-- INSTRUCCIONES DE TRABAJO --
Conteste según la reseña sobre Cazafantasmas: Imperio Helado:
1. ¿En qué año se ambienta el prólogo de la película?
2. ¿Quién dirigió Cazafantasmas: Más allá?
3. ¿Qué papel tiene ahora Winston Zeddemore?

Cazafantasmas: Imperio Helado, de Gil Kenan

EL PASADO SIEMPRE ANDA MUY CERCA… 

“Hace solo unas semanas que trabajo para la compañía pero debo decirle que estas cosas son reales. Desde que me uní a estos hombres, he visto cosas que lo harían palidecer”

Janine Melnizt interpretada por Annie Potts en Ghostbusters (1984)

Fue hace 40 años cuando Los cazafantasmas (Ghostbusters, en el original), de Ivan Reitman (1946-2022), irrumpió con fuerza obteniendo un grandísimo éxito de público, una comedia gamberra que mezclaba fantasía y aventuras, a partir de un guion de Harold Ramis (1944-2014), y Dan Aykroyd que, además interpretan junto a Bill Murray y Ernie Hudson, junto a Sigourney Weaver. El éxito ocasionó una secuela en 1989 con el mismo equipo, que volvió a reventar taquillas. La cosa quedó ahí. Con el nuevo milenio se retomó la saga con la versión femenina con Ghostbusters, de Paul Feig, con números no tan generosos como los que esperaban. Cinco años más tarde llegó Cazafantasmas: Más allá (Ghostbusters: Afterlife, en el original), de Jason Reitman, hijo de Ivan, y guion de Gil Kenan y él mismo, secuela de la del 89, con apariciones de los fantasmas originales que homenajeaban a Ramis que había fallecido. 

Con Cazafantasmas: Imperio Helado, la saga vuelve a New York, volviendo a dónde empezó todo, al mítico parque de bomberos, con ese fantástico prólogo ambientado en 1904 con el parque como punto de salida de unos apagafuegos que se enfrentarán con un misterioso enigma que deja helados a la sociedad parapsicóloga en la famosa biblioteca de la ciudad donde arranca la película del 84. Para esta nueva película-revival se vuelve a partir del guion original, en un remake que coescriben Ivan Reitman y el propio Gil Kenan (London, UK, 1976), que dirige, volviendo a la familia Spengler, la hija de Egon, Callie, sus dos hijos, el teenager adulto Trevor, y la quinceañero Phoebe, y Gary Grooberson. Instalados en el antiguo parque como sede de los Ghostbusters, siguiendo la pauta de la primera, se enfrentarán a un ser maligno de magnitudes estratosféricas, y pedirán ayuda a Ray Stantz (Aykroyd), convertido en un anticuario de objetos fantásticos, con su podcast, al que le llegará una bola mágica y complicada. Winston Zeddemore (Hudson), es ahora el magnate que financia el nuevo almacén de fantasmas, a los que se añadirá el Dr. Peter Venkman (Murray), para enfrentarse a un fantasma que hiela todo y domina a los otros espectros.

-- FILAS DE DATOS --
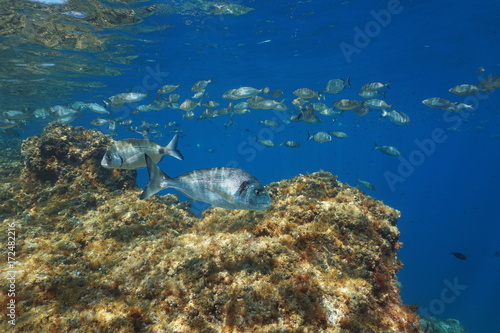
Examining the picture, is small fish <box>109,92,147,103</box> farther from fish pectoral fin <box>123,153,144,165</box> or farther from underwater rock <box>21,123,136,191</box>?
fish pectoral fin <box>123,153,144,165</box>

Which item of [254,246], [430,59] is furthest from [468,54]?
[254,246]

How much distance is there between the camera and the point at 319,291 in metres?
2.76

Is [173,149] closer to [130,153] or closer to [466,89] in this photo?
[130,153]

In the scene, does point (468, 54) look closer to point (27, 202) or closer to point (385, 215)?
point (385, 215)

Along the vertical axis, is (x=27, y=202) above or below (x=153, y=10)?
below

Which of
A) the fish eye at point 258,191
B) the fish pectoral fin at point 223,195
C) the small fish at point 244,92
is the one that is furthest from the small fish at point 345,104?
the fish pectoral fin at point 223,195

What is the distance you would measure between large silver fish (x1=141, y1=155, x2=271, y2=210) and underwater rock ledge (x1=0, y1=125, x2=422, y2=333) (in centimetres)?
80

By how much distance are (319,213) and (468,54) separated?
31.4m

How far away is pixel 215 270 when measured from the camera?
3.08 meters

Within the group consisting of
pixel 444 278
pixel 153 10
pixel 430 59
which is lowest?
pixel 444 278

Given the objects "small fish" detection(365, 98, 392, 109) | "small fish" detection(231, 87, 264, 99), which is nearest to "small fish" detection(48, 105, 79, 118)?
"small fish" detection(231, 87, 264, 99)

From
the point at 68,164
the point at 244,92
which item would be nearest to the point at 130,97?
the point at 68,164

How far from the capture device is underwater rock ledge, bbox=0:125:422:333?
257 centimetres

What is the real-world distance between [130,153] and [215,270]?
2429 millimetres
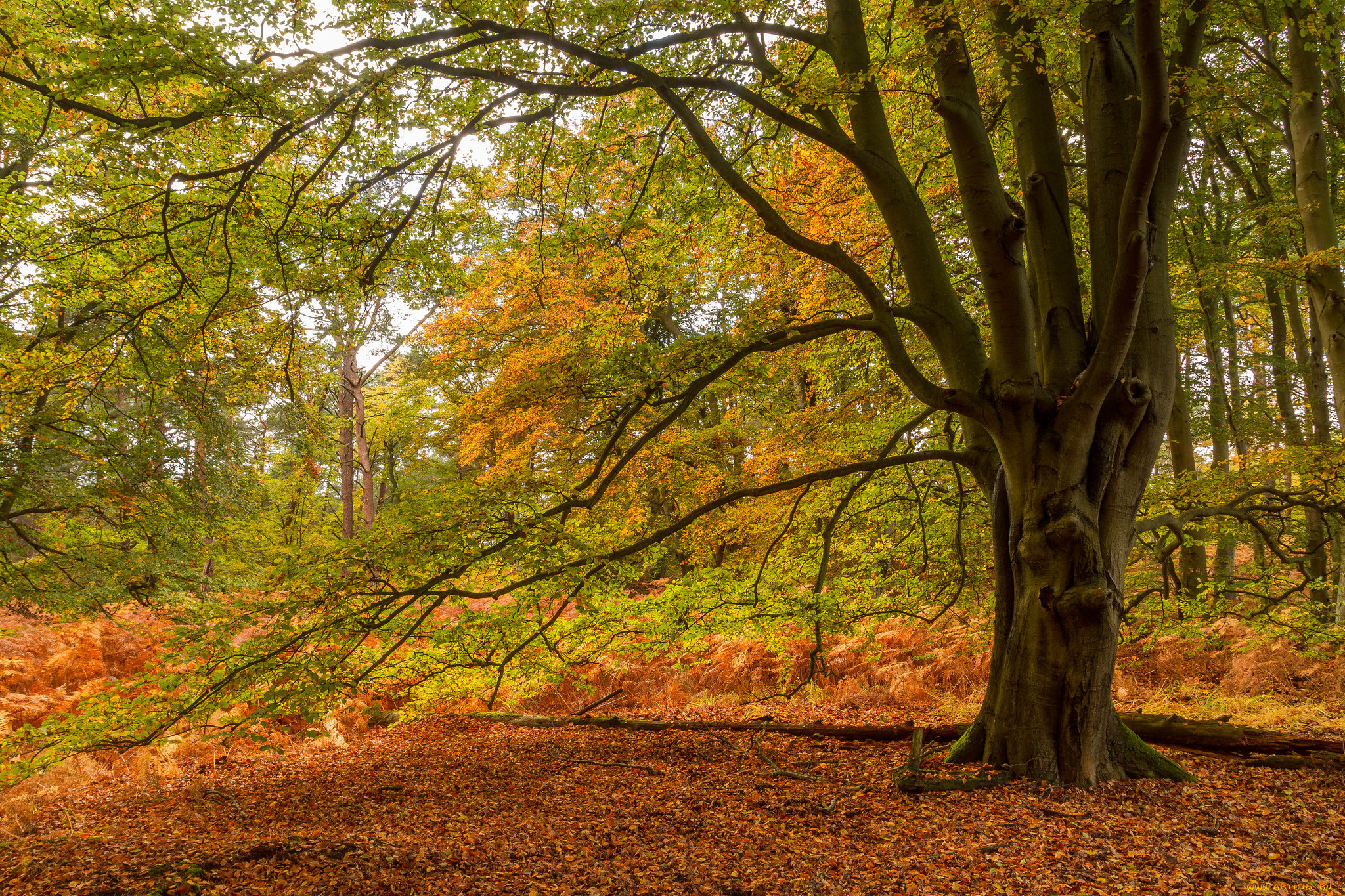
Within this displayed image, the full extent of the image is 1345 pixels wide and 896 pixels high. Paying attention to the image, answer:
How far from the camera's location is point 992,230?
4.27 m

-- RESULTADO DE TAREA --
1. En 1904.
2. Jason Reitman.
3. Es el magnate que financia el nuevo almacén de fantasmas.